Wearing ribbons in void combat was a different matter entirely; even the 412th trained for that. Inertia would spool out enormous ribbons of reflective and radar hard material behind Marines maneuvering through the vacuum. The possibility of becoming entangled with your squadmates’ ribbons was a terror balanced, in theory, by the confusion they sowed in enemy targeting systems.

The Marines might only be from the 420th, but they still looked magnificent.

“Does the sight make you proud?” asked Hortez who had been watching Arun.

His companions looked at each other uneasily.

“I used to dream of being one of them,” Hortez continued. “Of earning my own personal device to wear on the thigh of my suit. A bolt of lightning perhaps, or a noble hart. I wanted to belong. I used to think that was my inevitable destiny, an inalienable right. But only the best earn the right to be a Marine. Not everyone makes the grade.”

“Stop it!” said Springer. “Don’t you ever feel sorry for yourself. I know you’re better than that. It’s only bad luck that brought you here. You still deserve to be one of them.” She pointed at the Marines clearing the abandoned carts.

“Sorry,” replied Hortez. “You’re right. But the end result is still the same. I didn’t make it. There’s no way back.”

“I never bought into the whole Marine mythos,” said Arun, wincing when a boot finally stove in the middle crate. “I’m not saying you’re better off as you are, man, but life for a Marine isn’t all shiny armor and the comforting heft of an SA-71. The reality is that you get stuffed into a cryo box and stored in a ship’s hold. If you’re lucky, then you might survive long enough to be awoken just in time to die in battle.”

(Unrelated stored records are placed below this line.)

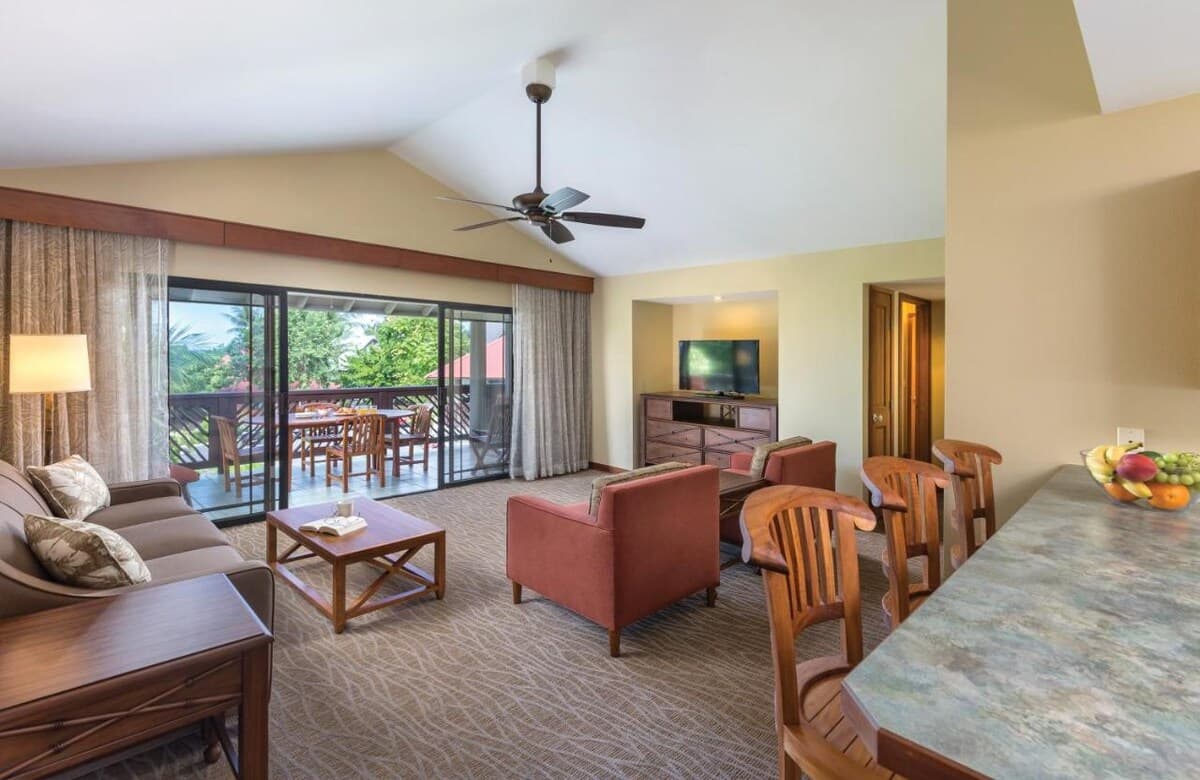 Condo in Kailua-Kona · ★5.0 · 2 bedrooms · 2 beds · 1 private bath - Photo 2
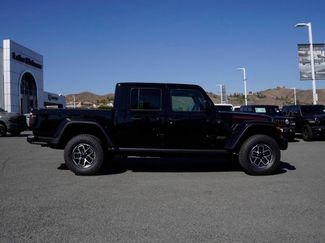 New 2026 Jeep Gladiator Rubicon AWD/4WD video 3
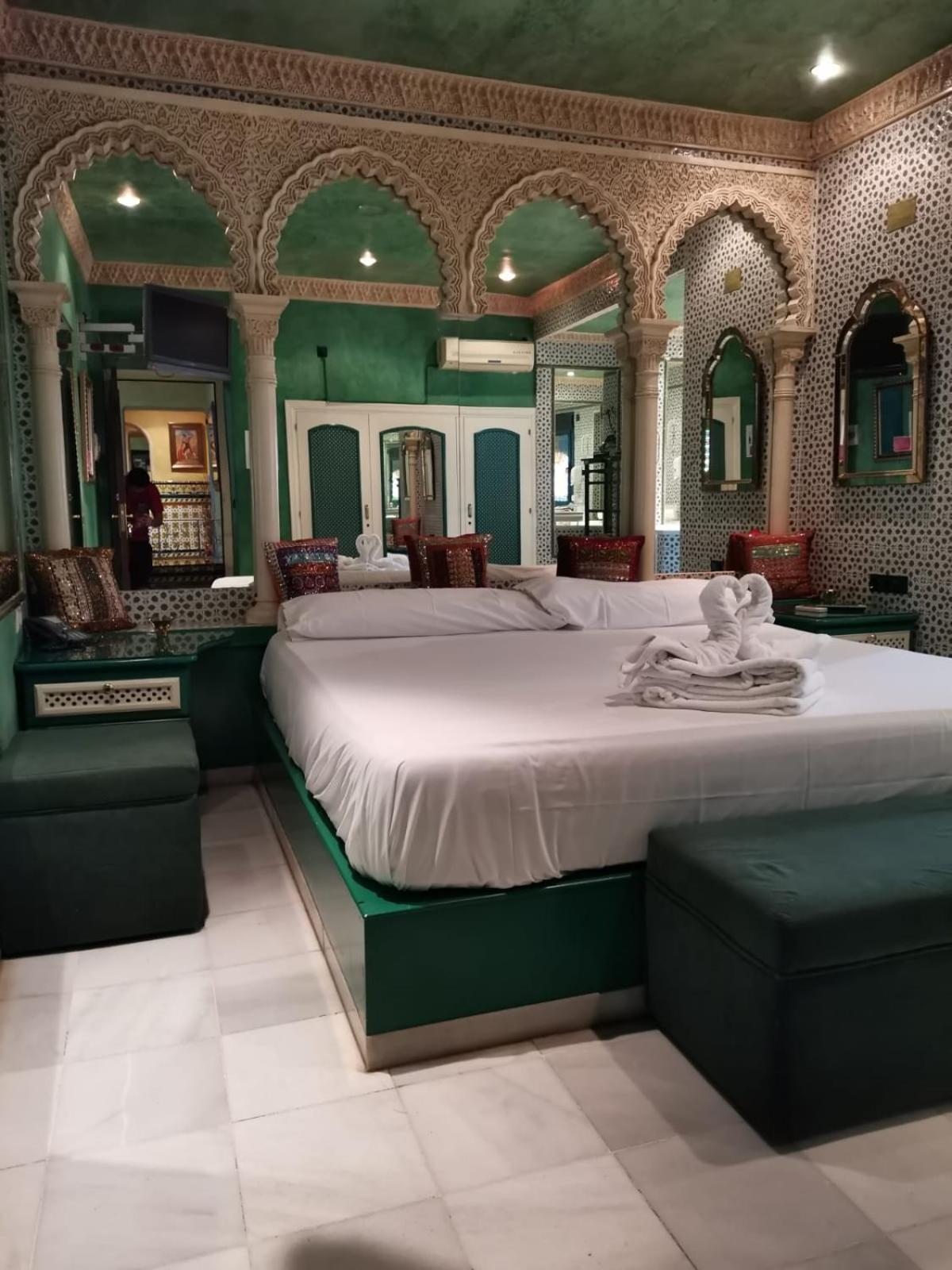 Hostal Avenida Andalucia - Solo Adultos إشبيلية المظهر الخارجي الصورة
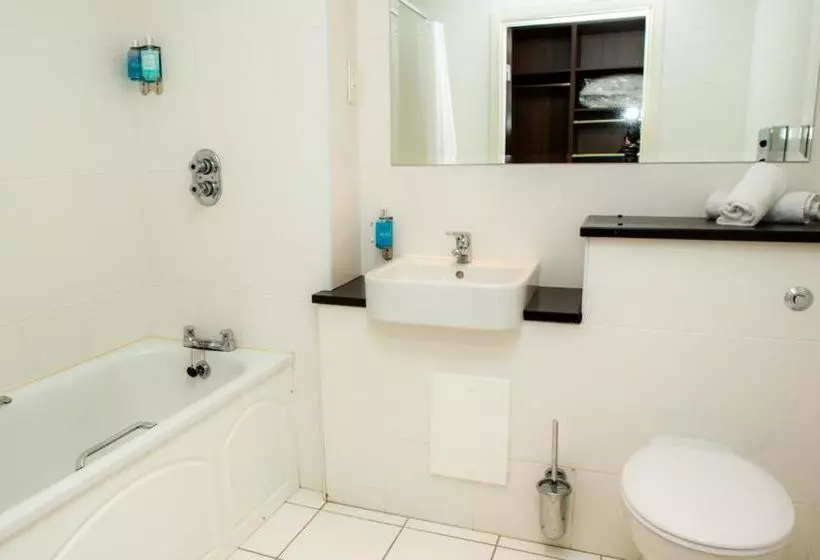 Отель Harry's Of Kinnegad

Arun was not a great liar. No one believed him. Even the steady thumping beat of armored feet pounding the ground sounded like the accelerated heartbeat of a super-being. The sight of the Marines, the hammering thump of their boots and faint whine of the armor muscle-amplification, even the sweaty smell vented from the exhaust outlets: everything about them filled his heart with pride.

“There’s no shame buying into the dream of becoming one of them,” said Hortez gently. “I did. But even if you think pride in your Marine unit is just macho dung, or Jotun brainwashing, it’s still better to die young as one of them than live a lifetime as an Aux. Even if it’s a short lifetime.”

Arun grimaced. What could they say? Fate had dealt Hortez a hand of utter drent and they all knew it. “If I can, man, I’ll get you out,” he said. “I don’t know how but I’ll try.”

Arun looked at Hortez, trying to let the sincerity show in his face, but his friend stared back with flinty disdain.